[[ EXCERPTED PASSAGE, beginning ]]

Alison Cullen is a Nutritional Therapist with a special interest in Phytotherapy.
Ali will endeavour to give the best advice based on the information provided. However, it is always advisable to have a face-to-face consultation with a doctor or health care practitioner to obtain a diagnosis of any health matter which is concerning you.
QI took HRT for over 10 years, stopping in 2007. Since then I have tried different remedies to counteract hot flushes, palpitations, night sweats, etc. that plague me. Someone suggested Agnus castus. Would this be of benefit? There are so many remedies to choose from and I need to find the right one.
AAgnus castus is exactly the wrong thing for you and would probably worsen your symptoms considerably! The withdrawal from HRT entails cutting oestrogen levels drastically, which gives you the symptoms you describe. Agnus castus pushes oestrogen down even further as it boosts the production of progesterone. The herb you need is Black Cohosh, which attaches to oestrogen receptors (but not those in the breast tissue or uterine tissue, thus avoiding the risk of cancers in those areas) and therefore increases the body’s perception of oestrogen and gets rid of the low oestrogen symptoms.

[[ EXCERPTED PASSAGE, end ]]
[[ DATA SUPPLIED, beginning ]]

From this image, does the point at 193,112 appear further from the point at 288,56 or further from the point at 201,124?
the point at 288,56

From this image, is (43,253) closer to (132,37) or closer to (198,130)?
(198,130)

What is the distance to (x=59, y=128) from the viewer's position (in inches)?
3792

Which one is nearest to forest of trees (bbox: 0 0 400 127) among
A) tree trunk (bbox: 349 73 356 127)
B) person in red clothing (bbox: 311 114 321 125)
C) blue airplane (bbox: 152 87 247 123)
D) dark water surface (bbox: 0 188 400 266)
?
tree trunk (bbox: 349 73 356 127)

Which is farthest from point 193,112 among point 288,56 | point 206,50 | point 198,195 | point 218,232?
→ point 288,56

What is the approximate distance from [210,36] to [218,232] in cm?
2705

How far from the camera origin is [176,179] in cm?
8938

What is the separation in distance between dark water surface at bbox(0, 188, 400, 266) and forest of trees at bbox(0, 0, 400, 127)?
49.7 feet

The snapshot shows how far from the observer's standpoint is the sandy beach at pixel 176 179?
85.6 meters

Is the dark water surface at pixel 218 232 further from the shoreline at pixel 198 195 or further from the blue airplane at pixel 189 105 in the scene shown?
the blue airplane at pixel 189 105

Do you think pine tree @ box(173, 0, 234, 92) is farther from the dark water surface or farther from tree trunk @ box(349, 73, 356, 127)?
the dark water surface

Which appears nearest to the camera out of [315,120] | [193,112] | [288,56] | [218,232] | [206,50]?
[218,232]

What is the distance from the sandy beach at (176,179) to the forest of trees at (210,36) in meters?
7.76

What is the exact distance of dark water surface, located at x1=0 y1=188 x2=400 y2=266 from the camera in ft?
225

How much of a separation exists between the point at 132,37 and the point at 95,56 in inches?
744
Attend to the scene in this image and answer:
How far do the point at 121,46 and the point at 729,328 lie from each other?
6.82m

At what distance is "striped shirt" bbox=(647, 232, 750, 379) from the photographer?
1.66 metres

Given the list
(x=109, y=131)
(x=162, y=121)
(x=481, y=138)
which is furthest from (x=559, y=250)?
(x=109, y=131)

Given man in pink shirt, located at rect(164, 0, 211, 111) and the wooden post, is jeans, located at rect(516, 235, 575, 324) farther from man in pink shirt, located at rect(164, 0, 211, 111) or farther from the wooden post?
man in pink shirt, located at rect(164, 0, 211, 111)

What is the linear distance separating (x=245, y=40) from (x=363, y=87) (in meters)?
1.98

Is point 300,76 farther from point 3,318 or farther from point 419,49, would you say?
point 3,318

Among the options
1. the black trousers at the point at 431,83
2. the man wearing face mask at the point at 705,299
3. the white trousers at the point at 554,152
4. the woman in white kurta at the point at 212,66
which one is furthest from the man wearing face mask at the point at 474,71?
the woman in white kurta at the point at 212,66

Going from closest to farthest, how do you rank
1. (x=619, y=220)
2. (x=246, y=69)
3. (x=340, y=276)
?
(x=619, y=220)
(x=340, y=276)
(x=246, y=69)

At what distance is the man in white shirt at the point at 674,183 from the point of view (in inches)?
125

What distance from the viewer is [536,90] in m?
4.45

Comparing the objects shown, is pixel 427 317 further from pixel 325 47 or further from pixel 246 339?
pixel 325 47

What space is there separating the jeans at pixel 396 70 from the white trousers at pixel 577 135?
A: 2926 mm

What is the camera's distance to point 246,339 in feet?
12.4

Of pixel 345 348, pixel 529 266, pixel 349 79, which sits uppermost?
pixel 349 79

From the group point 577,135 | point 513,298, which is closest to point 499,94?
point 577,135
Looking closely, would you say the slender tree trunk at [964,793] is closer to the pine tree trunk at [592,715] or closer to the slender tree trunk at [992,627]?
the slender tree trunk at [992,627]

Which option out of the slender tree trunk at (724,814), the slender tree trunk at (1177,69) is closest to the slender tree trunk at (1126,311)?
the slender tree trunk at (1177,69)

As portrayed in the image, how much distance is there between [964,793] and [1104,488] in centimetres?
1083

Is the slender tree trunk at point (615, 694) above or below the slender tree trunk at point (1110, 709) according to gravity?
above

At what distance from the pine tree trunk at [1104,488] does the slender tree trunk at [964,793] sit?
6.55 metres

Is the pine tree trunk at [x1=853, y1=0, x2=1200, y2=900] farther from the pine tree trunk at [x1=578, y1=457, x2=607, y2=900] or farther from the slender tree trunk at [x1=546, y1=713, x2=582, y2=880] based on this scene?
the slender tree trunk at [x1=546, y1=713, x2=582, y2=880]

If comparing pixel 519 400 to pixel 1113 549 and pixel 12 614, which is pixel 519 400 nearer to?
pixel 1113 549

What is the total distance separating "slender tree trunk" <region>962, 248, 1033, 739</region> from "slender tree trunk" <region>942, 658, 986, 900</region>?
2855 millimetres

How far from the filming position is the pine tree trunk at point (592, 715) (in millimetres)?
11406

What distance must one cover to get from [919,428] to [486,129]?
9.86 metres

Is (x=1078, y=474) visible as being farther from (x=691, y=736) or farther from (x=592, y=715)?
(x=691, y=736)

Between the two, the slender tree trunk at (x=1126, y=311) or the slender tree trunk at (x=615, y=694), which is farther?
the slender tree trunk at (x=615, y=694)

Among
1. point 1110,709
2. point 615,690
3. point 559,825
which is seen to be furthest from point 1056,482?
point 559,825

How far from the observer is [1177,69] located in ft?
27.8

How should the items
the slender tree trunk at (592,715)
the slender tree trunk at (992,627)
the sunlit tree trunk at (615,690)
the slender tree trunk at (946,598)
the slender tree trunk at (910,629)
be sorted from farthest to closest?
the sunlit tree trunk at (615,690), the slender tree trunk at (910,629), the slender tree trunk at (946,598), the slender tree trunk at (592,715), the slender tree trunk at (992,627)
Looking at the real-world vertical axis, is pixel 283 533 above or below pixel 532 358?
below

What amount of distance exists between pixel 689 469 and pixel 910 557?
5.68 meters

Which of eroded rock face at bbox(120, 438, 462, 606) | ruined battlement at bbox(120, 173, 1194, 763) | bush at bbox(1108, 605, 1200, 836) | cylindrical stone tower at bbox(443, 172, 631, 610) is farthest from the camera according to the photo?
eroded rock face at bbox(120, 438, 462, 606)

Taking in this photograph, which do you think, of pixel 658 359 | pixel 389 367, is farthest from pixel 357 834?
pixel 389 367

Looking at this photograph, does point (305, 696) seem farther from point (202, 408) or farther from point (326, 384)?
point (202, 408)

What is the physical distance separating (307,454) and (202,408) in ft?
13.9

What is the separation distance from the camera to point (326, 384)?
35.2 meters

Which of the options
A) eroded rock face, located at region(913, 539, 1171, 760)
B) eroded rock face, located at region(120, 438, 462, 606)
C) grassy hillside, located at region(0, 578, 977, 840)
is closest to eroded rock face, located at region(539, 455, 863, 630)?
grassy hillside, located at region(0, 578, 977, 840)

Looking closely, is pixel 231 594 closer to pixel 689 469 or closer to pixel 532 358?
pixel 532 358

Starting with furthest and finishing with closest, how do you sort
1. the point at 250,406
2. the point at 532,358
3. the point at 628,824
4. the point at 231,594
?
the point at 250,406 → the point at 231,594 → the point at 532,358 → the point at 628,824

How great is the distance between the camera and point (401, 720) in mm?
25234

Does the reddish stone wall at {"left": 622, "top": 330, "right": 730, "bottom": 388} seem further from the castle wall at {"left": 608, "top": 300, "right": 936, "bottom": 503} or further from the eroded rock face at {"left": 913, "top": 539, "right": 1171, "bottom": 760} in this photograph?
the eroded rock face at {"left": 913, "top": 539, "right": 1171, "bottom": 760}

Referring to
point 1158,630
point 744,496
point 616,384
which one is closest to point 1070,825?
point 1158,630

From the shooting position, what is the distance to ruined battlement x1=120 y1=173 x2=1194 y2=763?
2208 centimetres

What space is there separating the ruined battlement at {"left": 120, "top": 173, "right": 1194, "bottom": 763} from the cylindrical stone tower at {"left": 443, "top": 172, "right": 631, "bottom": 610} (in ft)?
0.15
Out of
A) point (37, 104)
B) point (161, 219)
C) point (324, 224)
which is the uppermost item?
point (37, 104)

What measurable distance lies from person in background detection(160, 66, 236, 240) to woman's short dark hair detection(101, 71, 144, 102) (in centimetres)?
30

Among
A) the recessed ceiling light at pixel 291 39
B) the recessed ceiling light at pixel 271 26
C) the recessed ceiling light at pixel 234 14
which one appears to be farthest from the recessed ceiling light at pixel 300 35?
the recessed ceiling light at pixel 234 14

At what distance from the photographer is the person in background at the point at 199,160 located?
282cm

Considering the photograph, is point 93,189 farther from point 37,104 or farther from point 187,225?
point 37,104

[[ DATA SUPPLIED, end ]]

ACTIVITIES:
1: How would this sentence from the menopause Q&A read in Spanish: "Agnus castus pushes oestrogen down even further as it boosts the production of progesterone."?
2: Could you carry on the menopause Q&A from its last sentence?

ANSWERS TO THE TASKS:
1: El Agnus castus hace descender aún más el estrógeno, ya que estimula la producción de progesterona.

2:
I recommend an extract of Black Cohosh, tincture for preference as it works faster than tablets or capsules. You should see some improvements within a month. If you don’t, then add an extract of Sage at breakfast and tea time and then again before you go to bed.
In the meantime, drink heaps of still, plain water (have it warm/hot if you prefer), avoid coffee like the plague (it triggers flushes) and keep to a maximum of 2 cups of tea and no fizzy drinks every day.
Q I am a 44-year old female and have recently started suffering from hair loss. I have been to my GP and have undergone numerous blood tests, i.e. iron, thyroid, testosterone, kidney, liver, and menopause—all satisfactory. My GP diagnosed androgenic alopecia as my hair is receding and thinning at the crown. I am being referred to a dermatologist for a second opinion. Obviously I am very distressed at this and the fact that I may end up bald. Is there anything you can suggest that may be able to help me?
AIt’s horribly scary when this happens, so it’s a good idea to start taking vitamin B complex and Passiflora tincture, to keep your nervous system on track whilst you work out the cause. Actually, B deficiency and anxiety can contribute to hair loss, so they have a doubly beneficial effect!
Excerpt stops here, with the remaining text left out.